One other case is that of Satyam. Elaborating on the case, Mr Datar said, “We have got the laws, we have got the regulations, but the basic sections are not implemented. Over the period of six to seven years of fudging the accounts, in the last year before Satyam went bust, the company showed totally Rs5,200 crore of fictitious income abroad. Just a few days back Ramalinga Raju, former founder-chairman of Satyam and his family members were convicted for IT fraud and it took seven years to do that.”
Was there another route to speedier justice?

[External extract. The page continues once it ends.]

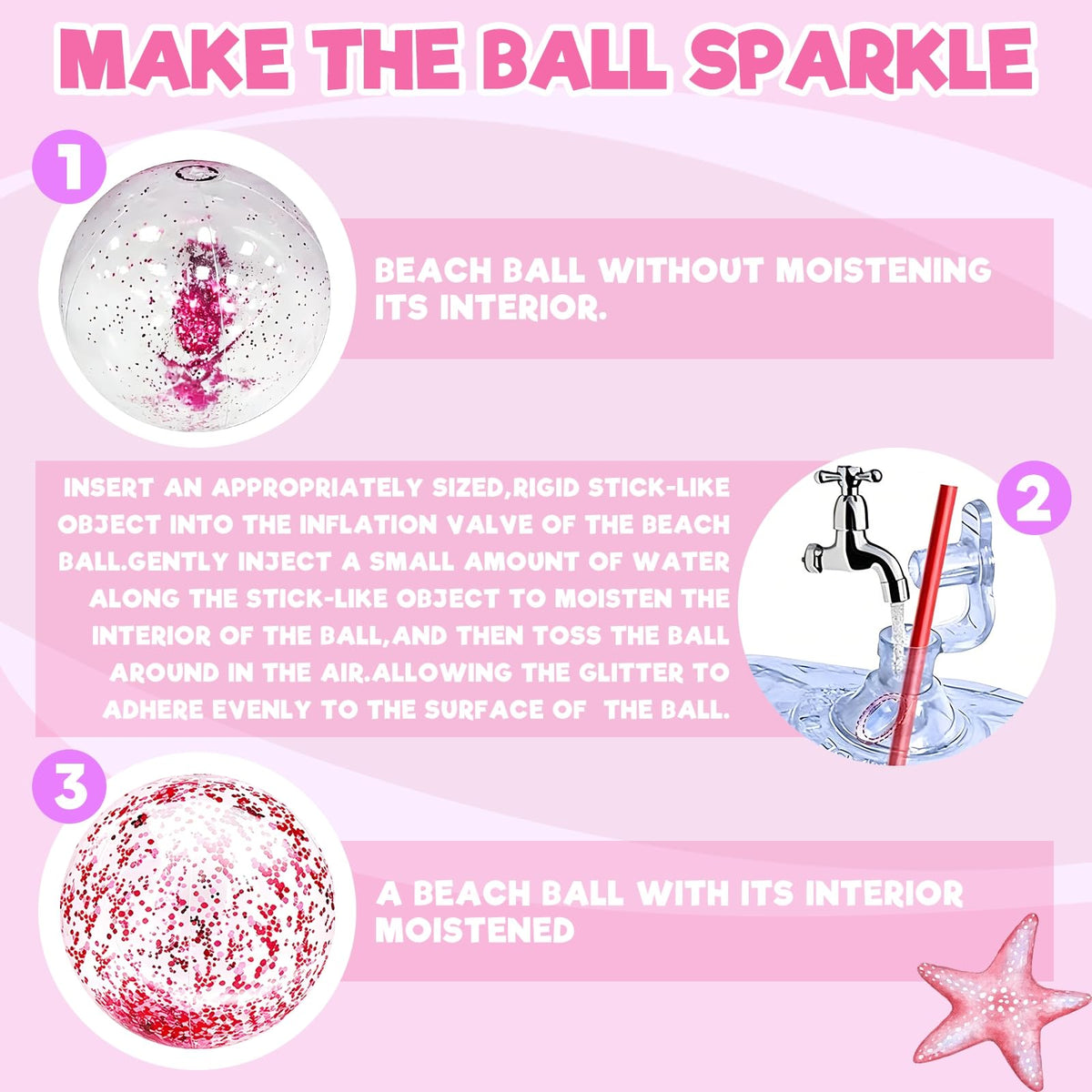 Durable pink glitter inflatable balls being used for summer water games by adults.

Mr Datar said, “According to the Company Act, there is simple section of just three lines—Section 628, which says if there is false statement in any document, prospectus, balance sheet or profit and loss account, the person can be sent to jail for two years. Similarly Ramalingam Raju, could have been convicted for two years based on his submission in a letter to the board that the fixed deposits were non-existent. It was an open and shut case, but it was not done.”
Answering a question on what amounts to fraud? Arvind Datar says “Fraud is defined under the Indian Contract Act as suppressing the truth, false suggestion, making a promise without intention of keeping and act of deceit.” Does silence amount to fraud? “Even this is answered. Silence will amount to fraud if there is a duty to speak,” Mr Datar told the audience.